Appassionata

Dossiê Vera Cruz

Appassionata
Direção: Fernando de Barros
Brasil, 1952.

Por Pedro Ribaneto, especialmente para a Zingu!*

Egocentrismo é a palavra que define os personagens da trama que envolve Appassionata. A sétima produção da Vera Cruz lançada comercialmente marca o ápice das produções dos estúdios de São Bernardo do Campo, considerando o requinte da direção de arte, o roteiro audacioso que inclui viagens pelo mundo, cenas no litoral e grandes apresentações no Teatro Municipal, além do grande elenco recheado de estrelas.

Sílvia Nogalis é a protagonista interpretada por Tônia Carrero, que, nesse filme dirigido por Fernando de Barros, está deslumbrantemente bela. Sílvia é uma renomada pianista que em uma grande noite de apresentação no Teatro Municipal descobre que seu marido, o grande maestro Hauser, está morto. A morte misteriosa do marido traz à tona, através de flashbacks, o relacionamento conturbado que viveu o casal de músicos – e que admite um caráter ambíguo. É evidente que uma paixão entre o maestro e a aprendiz os conduziu ao casamento, no entanto, é notável que a união se concretizou em maior escala pela devoção de ambos para a música, em que Hauser deposita na jovem Sílvia suas heranças artísticas, e a pianista absorve o talento e a fama do marido para consolidar sua arte. De qualquer maneira, o clima se torna policial quando uma governanta acusa Sílvia da morte do maestro, e a mídia sensacionalista polemiza o fato ameaçando sua carreira.

O que leva Sílvia a se retirar para uma casa na praia é sem dúvida a ameaça que se forma sobre sua carreira artística, e nesse processo de reclusão ela conhece Pedro (Anselmo Duarte), diretor de um reformatório para jovens infratores que se apaixona por ela.
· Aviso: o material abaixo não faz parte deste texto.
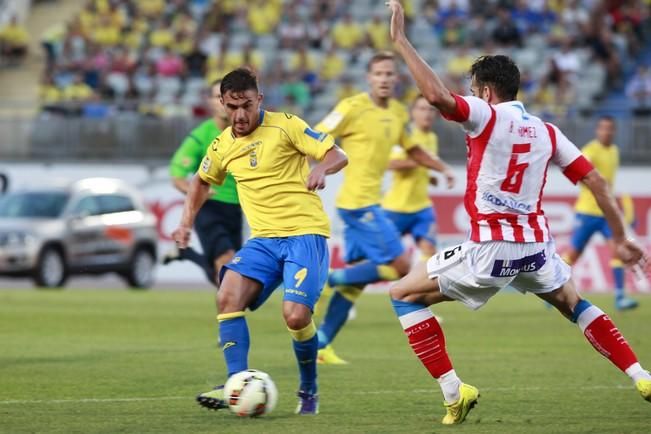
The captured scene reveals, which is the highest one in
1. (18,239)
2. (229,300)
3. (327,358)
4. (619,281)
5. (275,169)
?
(275,169)

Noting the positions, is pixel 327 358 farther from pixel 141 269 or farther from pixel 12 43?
pixel 12 43

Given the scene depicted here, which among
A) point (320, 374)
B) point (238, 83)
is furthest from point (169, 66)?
point (238, 83)

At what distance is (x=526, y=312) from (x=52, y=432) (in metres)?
12.7

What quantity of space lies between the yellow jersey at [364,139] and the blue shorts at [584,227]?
6285mm

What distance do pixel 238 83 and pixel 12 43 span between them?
25.9 metres

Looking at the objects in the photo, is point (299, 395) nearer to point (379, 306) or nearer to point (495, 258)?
point (495, 258)

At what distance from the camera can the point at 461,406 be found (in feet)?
28.3

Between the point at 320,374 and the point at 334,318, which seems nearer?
the point at 320,374

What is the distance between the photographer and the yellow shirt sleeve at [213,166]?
30.9 ft

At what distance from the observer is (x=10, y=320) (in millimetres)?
17656

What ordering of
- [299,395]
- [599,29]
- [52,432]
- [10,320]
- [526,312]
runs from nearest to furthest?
[52,432] → [299,395] → [10,320] → [526,312] → [599,29]

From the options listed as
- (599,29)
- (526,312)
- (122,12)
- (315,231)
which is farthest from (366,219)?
(122,12)

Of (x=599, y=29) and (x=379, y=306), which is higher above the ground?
(x=599, y=29)

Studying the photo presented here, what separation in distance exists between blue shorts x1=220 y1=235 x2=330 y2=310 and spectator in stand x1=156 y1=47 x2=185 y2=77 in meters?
21.6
A relação não se desenvolve e a pianista aceita um convite para uma turnê pela Europa, onde conhece o pintor Luis Marcos (Alberto Ruschel), que se encanta por sua beleza descomunal e a retrata num quadro. Os dois se casam e voltam para o Brasil.

No grande momento do filme, a personagem de Tônia Carrero novamente se apresenta no Teatro Municipal, determinando de vez seu valor como pianista executando Appassionata, de Beethoven. O grande mistério ao redor da morte de Hauser é enfim desvendado, e Sílvia se priva do amor de dois homens para seguir seu caminho apenas ao lado da música.

O que Appasionata vai abordar são as relações passionais do artista com sua arte, e as conseqüências dessas relações na vida dos personagens. Somente o personagem de Anselmo Duarte atua como um ser humilde e satisfeito em sua posição de anônimo, e dessa maneira sua sensatez colabora para as resoluções da trama. O pintor Luis Marcos, em sua frustração na condição de artista medíocre, sofre com o ofuscamento provocado pelo sucesso de sua esposa, e o divórcio torna-se a única maneira de vencer seu ego ferido, assim como a morte do maestro se justifica pelo fato de que ele se sente representado na arte de sua discípula/esposa. A própria Silvia Nogalis determina seu egocentrismo ao abdicar do amor conjugal para se entregar inteiramente à carreira.

É uma pena que a cópia em DVD encontrada no mercado esteja tão prejudicada e sem restauração. De qualquer modo, ainda é possível conferir a grandiloqüente interpretação de Ziembinski como o Maestro Hauser, talvez o conteúdo mais marcante da fita junto ao fato de se tratar da estréia de Paulo Autran no cinema – sem dúvida, surpreendente e histórica, atuando como o advogado de defesa de Silvia. É curioso ainda ver Anselmo Duarte com cabelos crespos e pele escurecida, interpretando um mestiço apático, e Alberto Raschel num papel de grã-fino oposto ao rude cangaceiro que o eternizaria na obra-prima veracruziana O Cangaceiro (1953), dirigida por Lima Barreto. A fotografia é composta por um excesso de luzes duras que em alguns momentos artificializa os planos ao criar sombras desnecessárias, entretanto são dignos de nota os vestidos de Tônia, lembrando que o diretor Fernando de Barros se destacaria mais tarde como um grande jornalista de moda, inclusive tornando-se editor de moda da revista Playboy.

Antes de mais nada, Appassionata é um filme de temática universalista e com características do melodrama hollywoodiano, mas ainda assim apresenta resquícios de Brasil.

*Pedro Ribaneto é estudante de Rádio e TV, na Faculdade Belas Artes, trabalha na Bureau Cinema e Vídeo, como consultor, e é assistente de câmera.